▶ _What you will do_:
Make a verbatim transcription of the records, without the pictures.

Input data Block Start

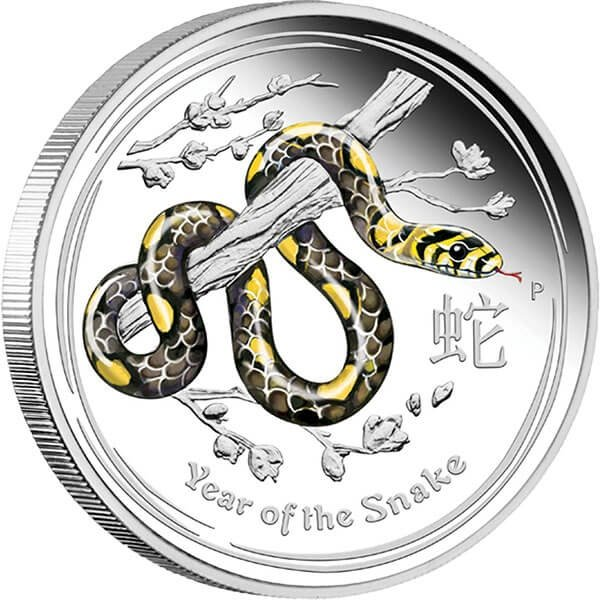 Australia 2013 50 cents Year Of The Snake 1/2oz Proof Silver Coin Colored Coin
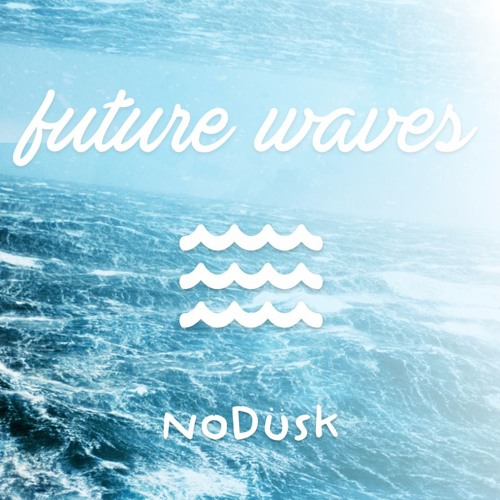 Future Waves (Free Sample Pack with 175+ Presets/Samples)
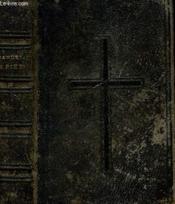 MANUEL DE PIETE A L'USAGE DE LA JEUNESSE PAR F.I.C. Approuve par Mgr l'archevêque de Tours. - Couverture - Format classique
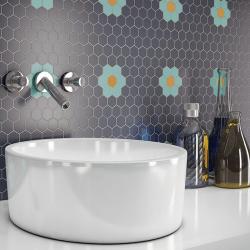 Mosaïque mini tomette hexagonale 30x30 cm SIXTIES SHAPES mate FLOR 60Y - Turquoise, Blue, Moutarde - 1 m²
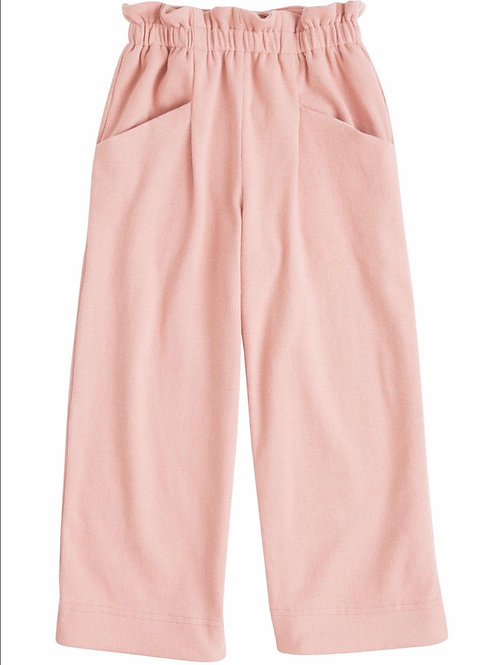 Bisby Dusty Pink Palazzo Pants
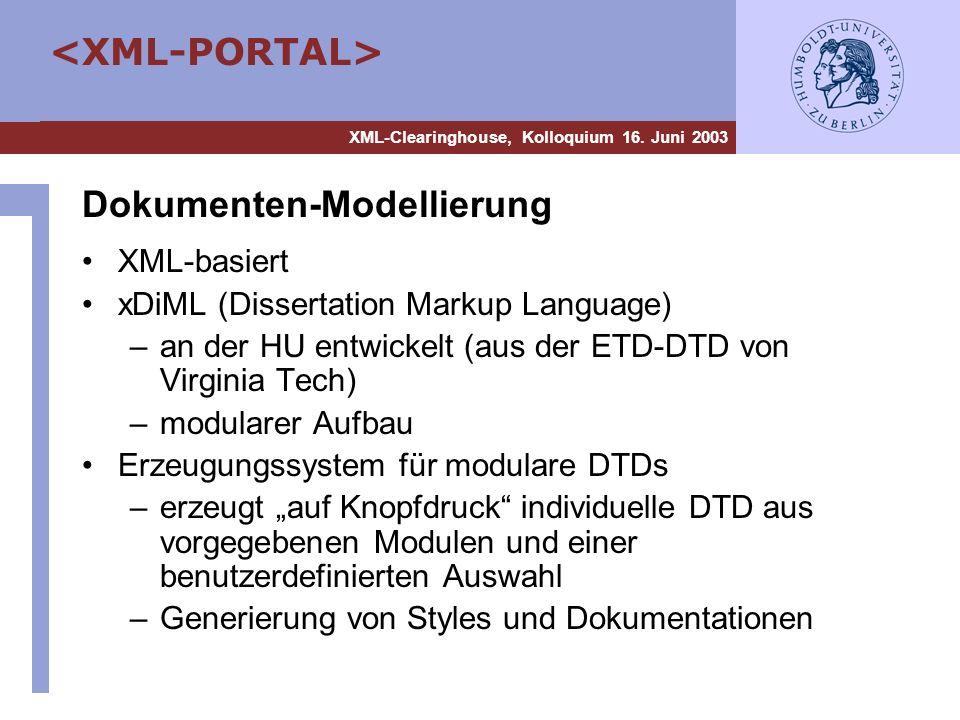 XML-Clearinghouse, Kolloquium 16. Juni 2003 Dokumenten-Modellierung XML-basiert xDiML (Dissertation Markup Language) –an der HU entwickelt (aus der ET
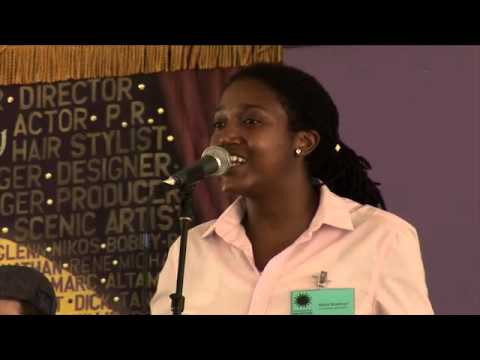 "HIV/AIDS through Spoken Word: Mary Bowman's ""Dandelion"""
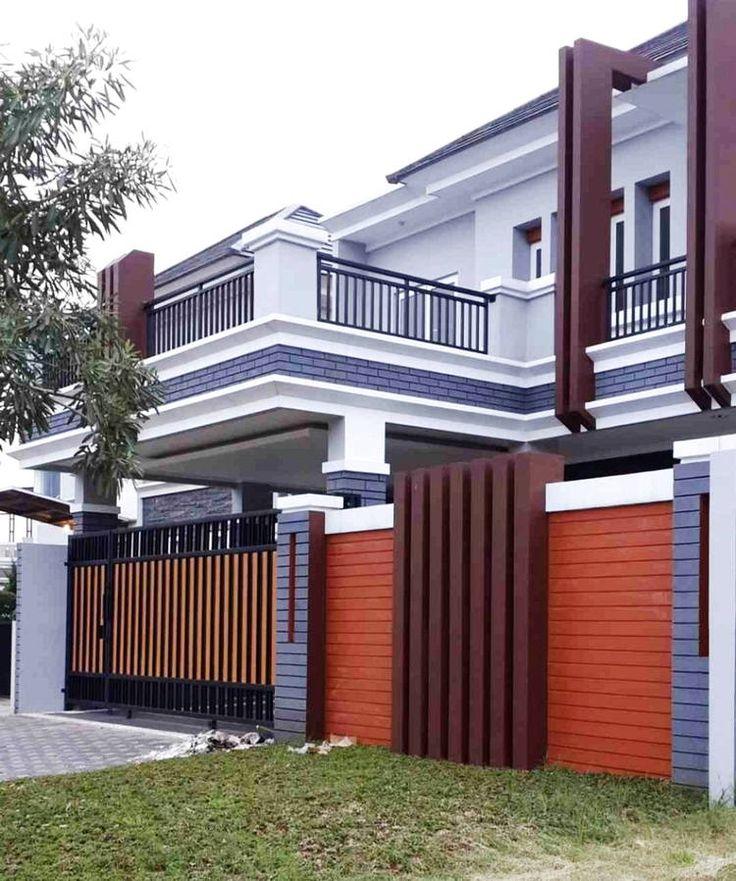 Model Pagar Tembok Minimalis Yang Keren   Home fashion ...
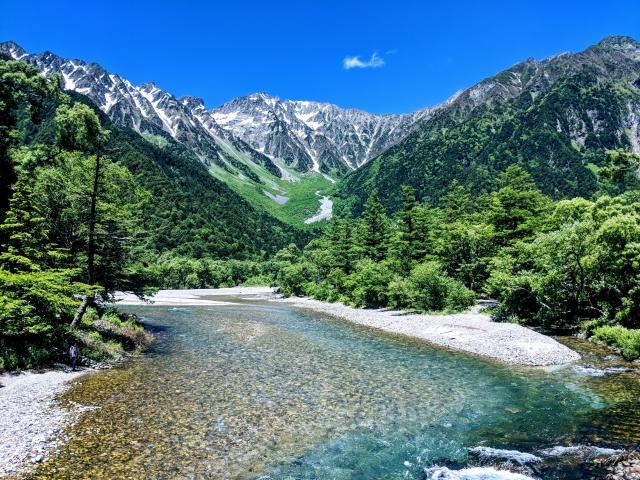 Kamikochi, Nagano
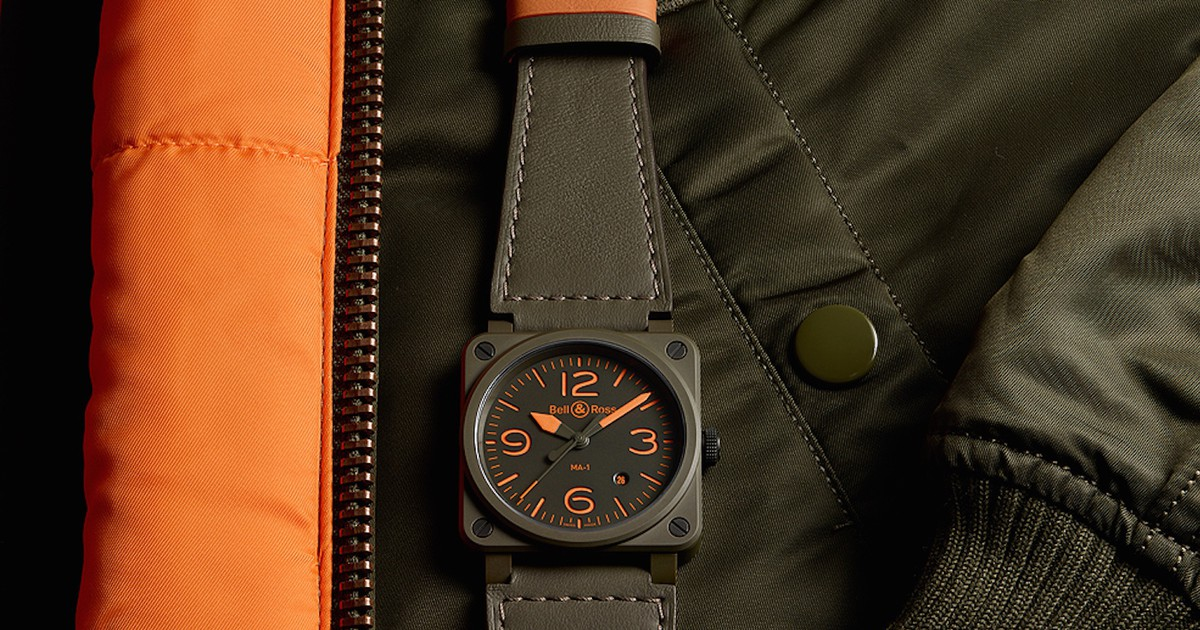 Photo of Bell & Ross Debuts an MA-1 Flight Jacket-Inspired $4,000 Timepiece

Input data Block End

▶ _Written response_:
 Australia 2013 50 cents Year Of The Snake 1/2oz Proof Silver Coin Colored Coin
 Future Waves (Free Sample Pack with 175+ Presets/Samples)
 MANUEL DE PIETE A L'USAGE DE LA JEUNESSE PAR F.I.C. Approuve par Mgr l'archevêque de Tours. - Couverture - Format classique
 Mosaïque mini tomette hexagonale 30x30 cm SIXTIES SHAPES mate FLOR 60Y - Turquoise, Blue, Moutarde - 1 m²
 Bisby Dusty Pink Palazzo Pants
 XML-Clearinghouse, Kolloquium 16. Juni 2003 Dokumenten-Modellierung XML-basiert xDiML (Dissertation Markup Language) –an der HU entwickelt (aus der ET
 "HIV/AIDS through Spoken Word: Mary Bowman's ""Dandelion"""
 Model Pagar Tembok Minimalis Yang Keren   Home fashion ...
 Kamikochi, Nagano
 Photo of Bell & Ross Debuts an MA-1 Flight Jacket-Inspired $4,000 Timepiece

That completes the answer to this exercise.